Methodological Strengths

  • Large-scale network meta-analysis of 64 randomized trials (n=27,243)
  • Comprehensive assessment of efficacy and safety, including surrogate and hard outcomes

Limitations

  • Mean follow-up ~8 months may miss longer-term effects
  • Heterogeneity in adjunct protocols and eras; potential publication bias

Future Directions: Pragmatic trials targeting patient subsets most likely to benefit, with standardized adjunct protocols and clinically meaningful endpoints; mechanistic studies to link surrogate improvements to outcomes.
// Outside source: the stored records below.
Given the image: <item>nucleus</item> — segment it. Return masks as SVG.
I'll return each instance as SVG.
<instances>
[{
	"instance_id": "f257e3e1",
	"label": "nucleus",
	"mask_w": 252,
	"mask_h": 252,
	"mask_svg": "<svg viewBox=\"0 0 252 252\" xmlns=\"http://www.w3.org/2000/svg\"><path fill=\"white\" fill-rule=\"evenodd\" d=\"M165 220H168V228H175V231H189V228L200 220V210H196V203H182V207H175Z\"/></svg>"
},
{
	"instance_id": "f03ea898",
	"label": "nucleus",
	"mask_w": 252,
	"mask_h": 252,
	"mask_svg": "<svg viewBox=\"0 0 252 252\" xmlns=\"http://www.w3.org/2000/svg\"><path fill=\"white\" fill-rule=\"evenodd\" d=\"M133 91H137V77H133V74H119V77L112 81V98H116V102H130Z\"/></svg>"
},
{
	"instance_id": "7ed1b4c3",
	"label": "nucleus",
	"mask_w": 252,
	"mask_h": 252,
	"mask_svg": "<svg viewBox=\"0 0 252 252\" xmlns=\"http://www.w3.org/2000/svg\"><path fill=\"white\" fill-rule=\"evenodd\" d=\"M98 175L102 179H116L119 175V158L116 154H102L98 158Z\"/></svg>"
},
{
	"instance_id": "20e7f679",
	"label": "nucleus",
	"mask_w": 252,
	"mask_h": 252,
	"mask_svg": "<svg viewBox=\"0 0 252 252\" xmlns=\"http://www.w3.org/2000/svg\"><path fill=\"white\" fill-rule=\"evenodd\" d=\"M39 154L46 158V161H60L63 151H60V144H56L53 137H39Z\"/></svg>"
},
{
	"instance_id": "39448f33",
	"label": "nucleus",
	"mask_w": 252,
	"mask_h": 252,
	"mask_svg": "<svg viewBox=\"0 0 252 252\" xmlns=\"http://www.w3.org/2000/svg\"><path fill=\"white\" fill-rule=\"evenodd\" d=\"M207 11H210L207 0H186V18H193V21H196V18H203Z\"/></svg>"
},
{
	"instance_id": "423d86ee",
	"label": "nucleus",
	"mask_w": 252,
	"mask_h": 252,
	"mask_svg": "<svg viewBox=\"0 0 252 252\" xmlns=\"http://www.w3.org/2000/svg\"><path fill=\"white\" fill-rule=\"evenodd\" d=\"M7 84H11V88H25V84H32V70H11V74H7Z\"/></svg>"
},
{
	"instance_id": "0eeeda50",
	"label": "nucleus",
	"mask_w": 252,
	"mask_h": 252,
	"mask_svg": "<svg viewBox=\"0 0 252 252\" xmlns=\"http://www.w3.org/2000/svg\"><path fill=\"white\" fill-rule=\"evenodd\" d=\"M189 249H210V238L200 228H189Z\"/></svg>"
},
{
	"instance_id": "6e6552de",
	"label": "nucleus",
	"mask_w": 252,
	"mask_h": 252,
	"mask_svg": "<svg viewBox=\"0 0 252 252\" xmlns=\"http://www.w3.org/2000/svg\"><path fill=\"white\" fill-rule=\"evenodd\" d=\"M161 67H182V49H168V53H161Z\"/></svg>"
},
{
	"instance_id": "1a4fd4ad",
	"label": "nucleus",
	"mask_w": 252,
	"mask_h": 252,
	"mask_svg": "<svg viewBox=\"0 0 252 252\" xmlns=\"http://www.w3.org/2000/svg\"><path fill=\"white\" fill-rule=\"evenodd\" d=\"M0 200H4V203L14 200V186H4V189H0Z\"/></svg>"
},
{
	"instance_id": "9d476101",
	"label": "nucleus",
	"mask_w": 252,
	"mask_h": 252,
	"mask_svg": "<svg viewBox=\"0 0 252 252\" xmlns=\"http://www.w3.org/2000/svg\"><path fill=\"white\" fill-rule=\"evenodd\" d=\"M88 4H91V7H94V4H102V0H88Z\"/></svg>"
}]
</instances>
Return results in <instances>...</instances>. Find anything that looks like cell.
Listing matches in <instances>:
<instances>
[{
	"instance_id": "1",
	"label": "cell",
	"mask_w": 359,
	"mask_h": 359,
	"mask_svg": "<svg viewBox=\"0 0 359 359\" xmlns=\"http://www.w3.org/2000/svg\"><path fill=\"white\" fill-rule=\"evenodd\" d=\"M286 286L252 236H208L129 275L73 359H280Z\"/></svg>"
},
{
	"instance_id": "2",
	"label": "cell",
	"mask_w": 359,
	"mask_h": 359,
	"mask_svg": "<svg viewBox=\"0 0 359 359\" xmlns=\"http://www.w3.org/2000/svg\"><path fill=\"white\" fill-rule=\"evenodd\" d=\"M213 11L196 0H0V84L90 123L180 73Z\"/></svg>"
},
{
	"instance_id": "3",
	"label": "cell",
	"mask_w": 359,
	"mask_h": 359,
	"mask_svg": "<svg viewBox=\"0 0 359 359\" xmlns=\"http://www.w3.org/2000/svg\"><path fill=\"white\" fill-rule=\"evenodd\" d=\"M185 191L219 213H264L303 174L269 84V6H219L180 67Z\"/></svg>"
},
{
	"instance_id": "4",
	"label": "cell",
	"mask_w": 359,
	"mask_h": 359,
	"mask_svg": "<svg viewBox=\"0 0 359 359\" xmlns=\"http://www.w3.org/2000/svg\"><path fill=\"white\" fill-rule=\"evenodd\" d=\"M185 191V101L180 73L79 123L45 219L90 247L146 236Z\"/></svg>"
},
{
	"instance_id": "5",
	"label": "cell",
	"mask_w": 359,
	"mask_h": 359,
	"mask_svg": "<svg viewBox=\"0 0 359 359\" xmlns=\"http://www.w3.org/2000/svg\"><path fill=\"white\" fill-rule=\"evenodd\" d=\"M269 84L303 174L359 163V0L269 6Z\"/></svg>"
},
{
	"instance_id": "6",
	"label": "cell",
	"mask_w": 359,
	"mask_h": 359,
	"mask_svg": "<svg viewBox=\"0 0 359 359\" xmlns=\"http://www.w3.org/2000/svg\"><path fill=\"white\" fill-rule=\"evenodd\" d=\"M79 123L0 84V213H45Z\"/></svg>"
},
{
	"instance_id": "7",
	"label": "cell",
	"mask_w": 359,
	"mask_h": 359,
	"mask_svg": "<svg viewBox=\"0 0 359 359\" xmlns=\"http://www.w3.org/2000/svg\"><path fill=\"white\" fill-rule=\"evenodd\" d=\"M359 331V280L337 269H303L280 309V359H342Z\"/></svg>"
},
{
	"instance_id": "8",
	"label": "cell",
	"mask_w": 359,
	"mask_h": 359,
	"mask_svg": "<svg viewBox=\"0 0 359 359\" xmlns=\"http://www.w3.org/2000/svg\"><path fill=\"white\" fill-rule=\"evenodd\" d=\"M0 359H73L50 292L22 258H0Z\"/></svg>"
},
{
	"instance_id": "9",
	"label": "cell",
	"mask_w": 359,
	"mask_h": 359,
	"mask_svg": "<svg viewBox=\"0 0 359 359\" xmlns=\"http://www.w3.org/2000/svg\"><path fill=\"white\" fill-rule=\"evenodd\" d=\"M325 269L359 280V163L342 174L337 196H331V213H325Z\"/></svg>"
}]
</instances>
AIMS: This network meta-analysis of randomized controlled trials (RCTs) evaluates the comparative safety and efficacy of intra-coronary (IC) pharmacological and procedural treatments - on top of balloon angioplasty and stent placement - on clinical outcomes and surrogate endpoints of coronary microvascular obstruction (CMVO) in patients with ST-elevation myocardial infarction (STEMI). METHODS AND RESULTS: Two electronic databases were searched for eligible studies. Primary efficacy endpoints included all-cause mortality, non-fatal myocardial infarction (MI), and heart failure (HF) hospitalization. Primary safety endpoints included peri-procedural arrhythmias including atrioventricular blocks (AVBs) and ventricular fibrillation/sustained ventricular tachycardia (VF/SVT), any bleeding, and stroke. Secondary efficacy endpoints included the occurrence of post-procedural thrombolysis in myocardial infarction (TIMI) flow grade 0-2 and ST-segment resolution.A total of 64 RCTs involving 27,243 patients were included. In mixed comparisons, no treatment significantly reduced the incidence of primary efficacy endpoints compared to conventional primary PCI during a mean follow-up of 8 months. Several treatments significantly reduced the occurrence of post-PCI TIMI 0-2 flow grade [adenosine: 0.40 (odds ratio), (95% Confidence Interval 0.24-0.68); verapamil: 0.22 (0.07-0.69); tirofiban:0.43 (0.27-0.71); manual thrombus aspiration (TA): 0.61 (0.45-0.82); fibrinolytic + manual TA: 0.24 (0.12-0.48); tirofiban + manual TA: 0.32 (0.14-0.75)], compared to conventional primary PCI. IC administration of tirofiban increased the risk of any bleeding [incidence rate ratio: 1.65 (1.11-2.45)], while IC adenosine increased the risk of peri-procedural AVBs [OR: 2.80 (1.14-6.84)].Nicorandil reduced the incidence of peri-procedural VF/SVT [OR: 0.31 (0.12-0.81)]. CONCLUSIONS: Adjunctive IC treatments during primary PCI do not influence hard clinical outcomes compared to conventional therapy within a mean 8-month follow-up, although several of them lead to an improvement in surrogate endpoints of CMVO.